Writers upon Writers

Paris-Is-Burning-(1990)-picture-MOV_d71bea63_bThis week, I watched a masterpiece of a documentary entitled Paris is Burning. This work, centering on drag “balls” that took place in Harlem in the 80’s, was a stunning piece of visual literature that was bold evidence for the ways in which race, gender, sexuality, and class are constructed by society rather than existing in essence. While critics unanimously applauded the work for being empowering to those within the film and those watching it, some took a very different stance. bell hooks, for one, stated that though the work allows people marginalized by race, class, gender, and sexuality to create their own material, it was edited by someone not nearly as marginalized by them (the white director), which is problematic. hooks compares this to the ways in which slave writings were edited into anthologies by whites, ultimately giving the power to the dominant class.

This comparison made me think about an interesting way in which we could see who the “writers” are of documentary cinema. From this comparison, it seems that the basic writers of documentary cinema are those that are being filmed. Though they do are not seen as auteurs of the work, they do produce the basic text that is created.

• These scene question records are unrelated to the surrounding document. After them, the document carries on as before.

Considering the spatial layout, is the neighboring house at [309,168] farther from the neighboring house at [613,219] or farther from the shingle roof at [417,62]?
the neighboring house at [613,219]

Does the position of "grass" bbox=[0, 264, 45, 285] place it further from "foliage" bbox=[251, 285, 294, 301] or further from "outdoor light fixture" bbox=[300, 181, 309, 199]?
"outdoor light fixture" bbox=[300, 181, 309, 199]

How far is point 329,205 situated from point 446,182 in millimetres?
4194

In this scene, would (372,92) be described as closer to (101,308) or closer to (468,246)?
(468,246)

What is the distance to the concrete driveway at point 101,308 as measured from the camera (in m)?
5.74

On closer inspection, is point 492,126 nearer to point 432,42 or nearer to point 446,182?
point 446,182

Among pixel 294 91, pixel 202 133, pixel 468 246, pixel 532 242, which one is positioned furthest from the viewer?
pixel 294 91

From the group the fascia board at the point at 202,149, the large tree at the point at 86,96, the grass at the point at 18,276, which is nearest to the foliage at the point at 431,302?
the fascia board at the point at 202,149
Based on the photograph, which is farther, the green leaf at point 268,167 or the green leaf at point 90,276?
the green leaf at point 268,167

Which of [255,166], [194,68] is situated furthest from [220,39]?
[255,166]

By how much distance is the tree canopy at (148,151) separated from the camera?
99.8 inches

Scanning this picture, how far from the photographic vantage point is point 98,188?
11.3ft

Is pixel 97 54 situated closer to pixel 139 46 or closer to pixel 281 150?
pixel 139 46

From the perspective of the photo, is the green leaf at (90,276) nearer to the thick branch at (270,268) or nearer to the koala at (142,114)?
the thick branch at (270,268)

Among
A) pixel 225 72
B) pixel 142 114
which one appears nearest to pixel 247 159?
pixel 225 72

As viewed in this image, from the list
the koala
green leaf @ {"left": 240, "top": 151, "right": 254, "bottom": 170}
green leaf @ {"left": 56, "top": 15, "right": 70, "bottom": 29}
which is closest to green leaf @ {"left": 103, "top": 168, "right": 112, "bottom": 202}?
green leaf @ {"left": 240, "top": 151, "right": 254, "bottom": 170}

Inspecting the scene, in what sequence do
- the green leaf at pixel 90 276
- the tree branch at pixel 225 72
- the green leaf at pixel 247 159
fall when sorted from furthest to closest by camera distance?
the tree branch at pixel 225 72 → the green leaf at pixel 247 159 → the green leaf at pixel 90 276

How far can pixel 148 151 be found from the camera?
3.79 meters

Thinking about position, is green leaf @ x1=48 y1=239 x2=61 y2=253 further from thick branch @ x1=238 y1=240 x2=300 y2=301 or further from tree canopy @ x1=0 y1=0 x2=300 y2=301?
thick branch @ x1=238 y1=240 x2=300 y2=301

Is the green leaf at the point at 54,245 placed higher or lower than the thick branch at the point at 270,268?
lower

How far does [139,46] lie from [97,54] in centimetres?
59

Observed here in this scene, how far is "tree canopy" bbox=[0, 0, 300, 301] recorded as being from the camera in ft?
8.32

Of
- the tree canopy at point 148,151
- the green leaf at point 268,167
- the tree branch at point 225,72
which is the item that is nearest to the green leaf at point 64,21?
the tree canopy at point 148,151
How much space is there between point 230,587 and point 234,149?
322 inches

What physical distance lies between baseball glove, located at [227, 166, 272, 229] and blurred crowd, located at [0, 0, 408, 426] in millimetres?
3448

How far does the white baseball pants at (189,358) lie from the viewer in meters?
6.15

In fact, the more agency the filmmaker gives the characters (meaning the less the filmmaker relies on voice overs, subtitles, etc. for argumentation and lets what is observed make their own points) the more we can see the characters within the works as writers themselves. Every decision they choose to make in front of the camera becomes a fragment of writing. The way they walk down a hall is a sentence. The flip of their hand is an interesting use of punctuation. Every speech they give is like a paragraph or an addition to the thesis.

In this case, the filmmaker is the anthologist and editor, manipulating what they produce to form the best product; however the agency of the filmmaker can be so large that their manipulation of the text makes them a writer in themselves. For instance, when a writer does a research paper and only restates what they have found in other pieces of literature, are they much of a writer? No. But, what makes them a writer is when they can use what they found to craft a distinct argument, joining the writers that came before them with their own voice. This is the nature of documentary cinema that does not simply use images to support an argument but gives others a chance to create and then compounds upon that creation.

I think that this itself makes an interesting statement for how writers can see all of their work. For everyone who writes, there seems to be “writers” that came before them that either inspired or gave material to fuel their work. A writer must ask: how much will I let the writers that inspire me control the style of my work? How much will I restate what other authors said in their work versus focusing on my unique argument in this paper? How much priority will I place on being true to those that produced my primary materials? These are questions both stylistic and ethical that all writers (not just filmmakers) must ask themselves while crafting important work and I plan on doing just that in my coming creations.